▸ Dataset excerpts:
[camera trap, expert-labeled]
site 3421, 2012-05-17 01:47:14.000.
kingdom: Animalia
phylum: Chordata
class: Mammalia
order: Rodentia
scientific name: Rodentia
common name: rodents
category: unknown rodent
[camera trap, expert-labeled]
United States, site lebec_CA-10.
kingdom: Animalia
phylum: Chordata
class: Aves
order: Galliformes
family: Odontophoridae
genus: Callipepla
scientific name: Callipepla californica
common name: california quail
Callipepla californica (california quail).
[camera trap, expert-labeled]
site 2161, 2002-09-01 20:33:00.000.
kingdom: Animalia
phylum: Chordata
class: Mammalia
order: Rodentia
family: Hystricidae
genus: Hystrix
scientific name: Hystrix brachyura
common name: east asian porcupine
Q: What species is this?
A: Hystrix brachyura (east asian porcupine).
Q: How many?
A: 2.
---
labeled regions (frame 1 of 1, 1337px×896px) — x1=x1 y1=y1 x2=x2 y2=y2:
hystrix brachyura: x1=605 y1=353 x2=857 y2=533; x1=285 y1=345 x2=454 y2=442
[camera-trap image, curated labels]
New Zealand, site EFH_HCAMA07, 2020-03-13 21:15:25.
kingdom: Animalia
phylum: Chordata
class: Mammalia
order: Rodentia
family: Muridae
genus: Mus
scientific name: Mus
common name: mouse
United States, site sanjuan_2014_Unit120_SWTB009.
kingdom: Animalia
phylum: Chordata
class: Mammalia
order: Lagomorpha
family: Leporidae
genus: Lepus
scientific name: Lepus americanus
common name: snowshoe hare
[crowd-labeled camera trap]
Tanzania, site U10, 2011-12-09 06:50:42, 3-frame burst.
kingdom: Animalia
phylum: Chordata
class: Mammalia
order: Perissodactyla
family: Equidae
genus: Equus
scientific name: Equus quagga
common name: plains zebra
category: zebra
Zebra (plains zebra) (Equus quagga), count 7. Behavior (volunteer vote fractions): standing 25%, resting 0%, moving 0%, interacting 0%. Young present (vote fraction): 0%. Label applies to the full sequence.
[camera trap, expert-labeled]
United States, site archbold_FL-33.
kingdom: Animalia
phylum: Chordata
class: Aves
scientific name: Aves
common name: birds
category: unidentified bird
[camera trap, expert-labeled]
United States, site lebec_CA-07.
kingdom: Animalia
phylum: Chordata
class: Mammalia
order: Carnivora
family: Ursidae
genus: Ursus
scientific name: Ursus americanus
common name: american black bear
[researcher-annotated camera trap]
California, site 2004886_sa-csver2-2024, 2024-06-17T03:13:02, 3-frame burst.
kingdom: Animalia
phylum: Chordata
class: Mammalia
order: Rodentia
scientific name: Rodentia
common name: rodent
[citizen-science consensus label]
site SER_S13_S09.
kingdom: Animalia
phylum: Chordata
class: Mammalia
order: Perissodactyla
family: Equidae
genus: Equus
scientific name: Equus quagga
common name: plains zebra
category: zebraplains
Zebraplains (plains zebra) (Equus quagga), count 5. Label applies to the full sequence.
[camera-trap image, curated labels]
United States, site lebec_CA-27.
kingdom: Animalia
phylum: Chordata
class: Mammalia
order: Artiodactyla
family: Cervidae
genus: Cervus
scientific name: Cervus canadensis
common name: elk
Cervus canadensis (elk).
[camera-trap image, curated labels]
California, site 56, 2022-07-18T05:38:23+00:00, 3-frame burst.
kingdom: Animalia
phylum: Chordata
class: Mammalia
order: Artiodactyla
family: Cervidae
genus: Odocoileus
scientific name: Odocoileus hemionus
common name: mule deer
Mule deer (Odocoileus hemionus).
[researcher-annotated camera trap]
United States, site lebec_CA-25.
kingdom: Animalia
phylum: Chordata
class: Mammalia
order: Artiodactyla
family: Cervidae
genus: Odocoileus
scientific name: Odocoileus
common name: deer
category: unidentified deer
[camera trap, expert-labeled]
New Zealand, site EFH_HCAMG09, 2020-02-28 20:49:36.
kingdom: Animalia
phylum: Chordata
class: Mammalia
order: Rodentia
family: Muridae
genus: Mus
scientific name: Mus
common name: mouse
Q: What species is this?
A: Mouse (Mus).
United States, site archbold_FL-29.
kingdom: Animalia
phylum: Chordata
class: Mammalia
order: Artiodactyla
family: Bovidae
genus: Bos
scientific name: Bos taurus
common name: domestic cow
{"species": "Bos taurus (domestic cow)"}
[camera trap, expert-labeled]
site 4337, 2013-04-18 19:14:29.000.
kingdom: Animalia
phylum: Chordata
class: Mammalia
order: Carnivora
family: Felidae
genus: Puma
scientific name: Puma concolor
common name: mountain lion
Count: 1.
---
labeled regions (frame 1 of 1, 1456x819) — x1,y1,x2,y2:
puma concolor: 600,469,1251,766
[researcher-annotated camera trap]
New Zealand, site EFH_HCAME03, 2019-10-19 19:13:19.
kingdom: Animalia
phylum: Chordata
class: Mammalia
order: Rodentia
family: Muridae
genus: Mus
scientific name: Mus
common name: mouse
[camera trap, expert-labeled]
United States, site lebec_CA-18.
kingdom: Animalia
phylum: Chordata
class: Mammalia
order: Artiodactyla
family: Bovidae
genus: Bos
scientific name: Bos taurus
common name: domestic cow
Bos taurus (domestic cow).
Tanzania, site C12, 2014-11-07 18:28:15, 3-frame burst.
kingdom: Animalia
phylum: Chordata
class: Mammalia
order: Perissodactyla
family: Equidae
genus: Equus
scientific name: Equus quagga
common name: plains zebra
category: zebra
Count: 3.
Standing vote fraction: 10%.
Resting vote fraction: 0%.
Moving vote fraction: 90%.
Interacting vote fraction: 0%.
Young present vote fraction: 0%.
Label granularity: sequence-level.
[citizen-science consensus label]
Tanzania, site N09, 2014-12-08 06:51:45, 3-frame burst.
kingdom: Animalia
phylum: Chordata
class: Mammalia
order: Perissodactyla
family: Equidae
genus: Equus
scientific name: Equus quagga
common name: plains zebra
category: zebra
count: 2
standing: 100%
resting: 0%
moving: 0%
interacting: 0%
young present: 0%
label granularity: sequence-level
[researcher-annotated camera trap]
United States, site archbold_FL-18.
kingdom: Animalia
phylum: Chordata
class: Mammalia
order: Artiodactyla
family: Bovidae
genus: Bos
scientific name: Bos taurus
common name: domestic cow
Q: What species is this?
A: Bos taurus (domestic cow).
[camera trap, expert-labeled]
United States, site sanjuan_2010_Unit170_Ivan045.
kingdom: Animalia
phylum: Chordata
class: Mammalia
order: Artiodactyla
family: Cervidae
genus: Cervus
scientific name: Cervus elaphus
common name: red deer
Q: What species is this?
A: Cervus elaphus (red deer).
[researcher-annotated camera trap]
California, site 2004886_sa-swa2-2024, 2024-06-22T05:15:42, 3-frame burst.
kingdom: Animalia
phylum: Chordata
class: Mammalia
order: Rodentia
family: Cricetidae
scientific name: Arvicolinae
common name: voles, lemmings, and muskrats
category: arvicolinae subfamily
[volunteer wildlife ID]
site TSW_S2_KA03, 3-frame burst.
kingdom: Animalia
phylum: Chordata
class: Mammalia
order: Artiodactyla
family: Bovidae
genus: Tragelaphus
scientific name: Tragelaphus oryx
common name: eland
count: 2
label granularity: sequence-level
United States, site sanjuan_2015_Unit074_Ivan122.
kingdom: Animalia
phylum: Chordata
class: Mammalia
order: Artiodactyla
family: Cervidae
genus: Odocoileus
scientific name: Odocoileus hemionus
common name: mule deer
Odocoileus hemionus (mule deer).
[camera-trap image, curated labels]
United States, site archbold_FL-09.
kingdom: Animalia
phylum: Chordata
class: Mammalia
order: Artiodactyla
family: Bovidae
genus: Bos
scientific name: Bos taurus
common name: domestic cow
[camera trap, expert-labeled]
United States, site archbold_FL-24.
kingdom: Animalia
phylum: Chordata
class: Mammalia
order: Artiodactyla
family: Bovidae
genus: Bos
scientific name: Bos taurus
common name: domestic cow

▸ Task requirements: Return a copy of each line in the records above that has "Zealand" in it.

▸ Reply to the task:
New Zealand, site EFH_HCAMA07, 2020-03-13 21:15:25.
New Zealand, site EFH_HCAMG09, 2020-02-28 20:49:36.
New Zealand, site EFH_HCAME03, 2019-10-19 19:13:19.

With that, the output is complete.